[SELECTION]
+ + +

With this view, I am in complete agreement. The new world order which we want to see set up after this terrible war must be a "League to Enforce Peace."It must be an international organization based upon the principle of a threat of overwhelming power to prevent aggressive wars. It must command a sufficient amount of internationally organized and internationally supported force for the effective enforcement of its own law and judgement.
In short, we want a new world order which will devote its first efforts to the organization of the economic and military power of the post-war world for the effective enforcement of international peace and order. All other ornamental things such as "international intellectual co-operation" can wait. First things must come first.
I was very happy, therefore, to read the Memorial Day speech of your Under Secretary of State, Mr. Sumner Welles, in which he declared that after this war, the United Nations should undertake "the maintenance of an international police power" until a permanent system of general security is fully established. Such a statement of policy by a responsible official of the American Government, I am sure, will be supported by all peace-loving nations.
But, let me warn you, there will be strong opposition to such proposals as "an international police power" or "a league to enforce peace." Much of the opposition will surely be forthcoming from well-meaning pacifists with strong prejudices against the use of force as a necessary means for the enforcement of peace
We must learn to think that there is nothing essentially evil in force which is but another name for the power or energy necessary for doing work or achieving ends; that force is only an instrument which, if properly controlled and directed, can become the very cornerstone of justice and order; and that all law, all peace and order, internal or international, are empty words if they cannot be effectively enforced by the organized power of the community. We must remember these wise words uttered by the French philosopher Pascal almost three hundred years ago:
"Justice without force is impotent.
Force without justice is tyrannical.
We must, therefore, combine justice with force."
Asia and the Universal World Order
Contemporary China
Dec. 14, 1942. Vol. II. No. 15. pp. 1-4.
What kind of world order does Asia want? What problems does Asia expect this world order to solve? What benefits, national, international, continental, and worldwide, does Asia hope to derive from its establishment? What contributions can the peoples of Asia make to the future well-being and civilization under it?
No one can answer these questions in behalf of Asia as a whole. What I have to say here barely scratches the surface of some of these questions and only represents the thinking of an individual Asiatic with some training in thinking internationally. Needless to add that my conclusions are predicated on the conviction that the United Nations will completely win the war and therefore will be in a position to win the peace.
Ⅰ
The first and greatest concern of Asia and of mankind, after this terrible war, will be security and order. Without some satisfactory solution of this primordial problem, all other problems of freedom, justice, economic well-being, and cultural advancement cannot be successfully tackled.
The first problem, therefore, is the establishment of a world order which will afford to all nations some effective form of collective security and will aim at making aggressive wars impossible. In the words of the Atlantic Charter, this world order should "afford to all nations the means of dwelling in safety within their own boundaries."

+ + +

[INFORMATION SHOWN]
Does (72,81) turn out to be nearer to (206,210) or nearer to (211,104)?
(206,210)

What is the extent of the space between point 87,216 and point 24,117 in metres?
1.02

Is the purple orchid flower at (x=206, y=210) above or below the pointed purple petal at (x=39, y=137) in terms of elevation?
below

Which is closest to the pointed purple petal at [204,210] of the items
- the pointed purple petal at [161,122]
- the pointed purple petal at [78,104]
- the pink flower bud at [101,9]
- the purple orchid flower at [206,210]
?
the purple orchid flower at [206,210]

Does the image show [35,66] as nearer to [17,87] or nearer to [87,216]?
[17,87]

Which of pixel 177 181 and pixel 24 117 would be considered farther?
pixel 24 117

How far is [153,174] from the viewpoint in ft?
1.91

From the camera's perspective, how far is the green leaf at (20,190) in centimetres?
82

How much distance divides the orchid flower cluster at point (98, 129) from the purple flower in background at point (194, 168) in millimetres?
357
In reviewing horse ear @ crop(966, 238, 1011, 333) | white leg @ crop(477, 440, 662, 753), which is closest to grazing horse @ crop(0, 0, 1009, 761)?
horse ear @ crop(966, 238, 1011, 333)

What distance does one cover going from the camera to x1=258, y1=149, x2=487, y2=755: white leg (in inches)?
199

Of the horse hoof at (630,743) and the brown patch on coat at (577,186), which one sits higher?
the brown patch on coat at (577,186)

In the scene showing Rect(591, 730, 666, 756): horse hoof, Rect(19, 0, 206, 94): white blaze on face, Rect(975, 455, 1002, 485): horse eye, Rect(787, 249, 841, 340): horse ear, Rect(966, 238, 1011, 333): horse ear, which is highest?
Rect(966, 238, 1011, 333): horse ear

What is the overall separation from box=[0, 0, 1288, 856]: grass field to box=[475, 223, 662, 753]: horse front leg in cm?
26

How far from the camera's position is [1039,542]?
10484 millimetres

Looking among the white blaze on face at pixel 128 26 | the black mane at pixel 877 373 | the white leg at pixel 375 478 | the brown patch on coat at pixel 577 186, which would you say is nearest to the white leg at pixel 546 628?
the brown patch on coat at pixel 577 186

+ + +

[JOB] Write the next part of the text on the postwar world order and collective security, picking up after its final sentence.

[FINAL RESULT]
It now seems fairly generally agreed by the thinking public the world over that any jural international order to be set up after this war must have an internationally organized and internationally supported force for the effective maintenance and enforcement of peace, order, and law. Mankind must learn from the history of internal political development the plain lesson that government begins with the police power, that is, the power of enforcing public order and safety. Just as private individuals have learned to resign to their internal government their "natural right" to possess arms and to take justice in their own hands, so nations must now learn to rely more and more upon an international order for the effective maintenance of collective security. Recent history has brought home to us the painful truth that, in this modern world of ours, no nation, however powerful, can single-handedly defend itself against determined armed aggression by powerful aggressor states; that international law and solemnly pledged treaties can no longer protect the peaceful peace-loving states from aggressive wars; that no geographical isolation can afford such protection; and that, just as war has become global, so must mankind seek peace by means of a worldwide system of general security.
Pacifists, religious or philosophical, need not be scared by the concept of international police power for collective security. It does not necessarily mean the policing of Germany by Anglo-American troops, or the policing of Japan by Chinese, Russian, and American soldiers. The concept of collective security, as I understand it, merely means the organizing of the economic and military power of the nations under definite and unmistakable terms of arrangement for the explicit purpose of preventing a possible outbreak of aggressive invasion and war. It means the setting up of machinery with clearly defined duties and responsibilities for the possible application of economic sanctions against would-be aggressor states in whatever corner of the globe. And it means the pooling and distribution of the international police force for the effective implementation of the economic sanctions against aggression.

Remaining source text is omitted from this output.